A poll released last week found more than 80 percent of those surveyed think the nation's health care system needs fundamental change. Both Arizona Sen. John McCain and Illinois Sen. Barack Obama are promising that, but change is really the only feature their plans have in common.
McCain and Obama have very different prescriptions for solving the problem of ballooning health care costs, says Jonathan Oberlander, a professor of health politics and policy at the University of North Carolina at Chapel Hill.
"There are many issues where Obama and McCain differ," he said. "I'm not sure there's any issue where they differ as much as this. Sometimes we complain in politics that Democrats and Republicans run to the center, and they copy each other with their proposals. At least in health care, we don't have to worry about that."
Of the two candidates, McCain is arguably the one whose plan would change the health system the most. Right now, if you get insurance from your employer, you don't pay taxes on the value of that benefit.
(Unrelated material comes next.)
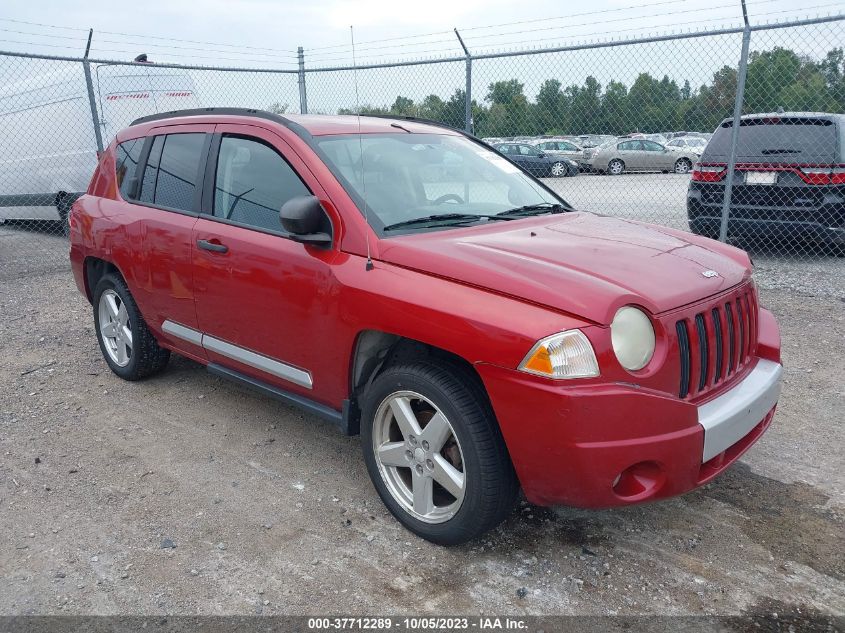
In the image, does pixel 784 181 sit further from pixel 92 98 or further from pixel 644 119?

But if you have to buy your own insurance and you're not self-employed, you don't get any tax help. McCain would change that: He'd make employer-provided insurance taxable, but then give everyone a tax credit.
"Our proposal is to give every family in America a $5,000 refundable tax credit, and they take that tax credit and that money — a refundable tax credit — to go across state lines, to go any place in America, and go online, and pick out the insurance policy they want," McCain said.
There are lots of questions about McCain's plan. How hard will it be for people who are already sick to buy insurance? Will people really be able to find policies they can afford when the average family policy now costs more than $13,000? And does the public really want to move away from a system in which employers provide most people's health insurance to one where most people buy their own?
But McCain says in the end, there's one main reason he wants to move in the direction he has chosen.
"I want the families to make the choices," he said. "[Democrats] want the government to make the choices. That's a fundamental difference."
What Obama is proposing isn't really government-run health care. It doesn't even have a requirement for individuals to have coverage, like the plans offered by his main Democratic primary opponents, former North Carolina Sen. John Edwards and New York Sen. Hillary Clinton.
Obama says that under his plan, if you already have insurance you like, you can keep it.
"But if you're one of the 45 million Americans who don't have health insurance, then you will have it available to you. No one will be turned away because of a pre-existing condition or illness," Obama said. "Everyone will be able to buy into a new health insurance plan that's similar to the one that every federal employee from a postal worker in Iowa to a congressman in Washington currently has for themselves."
If you can't afford coverage, you'll get a subsidy. Employers would have to offer coverage to their workers, but they'd get government help, too.
Comparing The Candidates' Plans
Oberlander says the McCain and Obama plans would essentially move the system in exactly opposite directions.
"While Sen. Obama wants to build on top of the employer-sponsored insurance system, Sen. McCain wants to build away from it and move more people to the individual insurance market," he said.
In fact, says Oberlander, in many ways the current debate reminds him of the movie Groundhog Day — except he keeps waking up and thinking it's 1992.
"The stock Democratic health reform solution, before Bill Clinton changed it, was a play-or-pay employer mandate, and that's exactly what Barack Obama has," Oberlander says. "And in 1992, the favorite GOP solution was tax credits to buy private health insurance. So, a lot of things have happened in 16 years; the health care system is much worse than it was, but we pretty much have the same solutions that we've always had."